A new software tool plays detective by automatically comparing cell phone photos with images in a database of stolen art. The technology could help restore stolen goods to their rightful owners and solve the hundreds of art theft cases opened each year in the United States alone.

It could also give art detectives as well as dealers, collectors and auction houses another tool to verify the authenticity of artworks for sale.

For now, the system works on paintings, carpets and coins, but the researchers already have plans to go beyond those.

"Extensions are on the way to make the system suitable for thee-dimensional objects. These extensions will cover sculptures as well as three-dimensional objects in general," said Bertram Nickolay, head of the department Security Technology at the Fraunhofer Institute in Berlin, Germany.

Nickolay developed the technology with Christian Veenhuis, a research associate also the institute.

Databases of missing art already exist, maintained by groups such as the Art Loss Register, an international nonprofit agency, and Interpol, a worldwide criminal police organization. But these databases contain a huge assembly of descriptions and images of the stolen property that can be time-consuming for an investigator to sort through.

The image analysis software makes sorting through heaps of stolen art automatic, said Nickolay.

It works like this: At the sight of a suspicious piece of art, the investigator snaps a photo using a cell phone. Software in the phone automatically calls a number that connects to a central computer server. The digital picture is transferred and an image analysis program compares the snapshot with photos in the database.

It takes about 30 to 40 seconds for the software to transfer the image, identify the shape, outline, color and texture of objects in the original image and return a top ten list of closest matches to the detective.

"If the painting is clearly registered as stolen, the investigator has to confiscate it.

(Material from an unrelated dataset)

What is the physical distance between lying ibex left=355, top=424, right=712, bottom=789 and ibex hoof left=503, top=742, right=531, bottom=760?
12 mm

But the exact procedure depends on the law of the appropriate country where the auction takes place," said Nickolay.

Julian Radcliffe, chairman of the Art Loss Register headquartered in London, has looked into image recognition technology as a way to spot stolen art, but expressed skepticism. "None of the image matching is good enough to repace the art historians we use," he said.

According to Radcliffe, searches for stolen art happen weeks before an auction. Art historians, who typically speak three or four different languages and are well-versed in the jargon of fine art, use details from auction catalogs to search their computer database for matches.

Nickolay and Veenhuis are currently investigating other uses for the image analysis system, such as exposing counterfeits.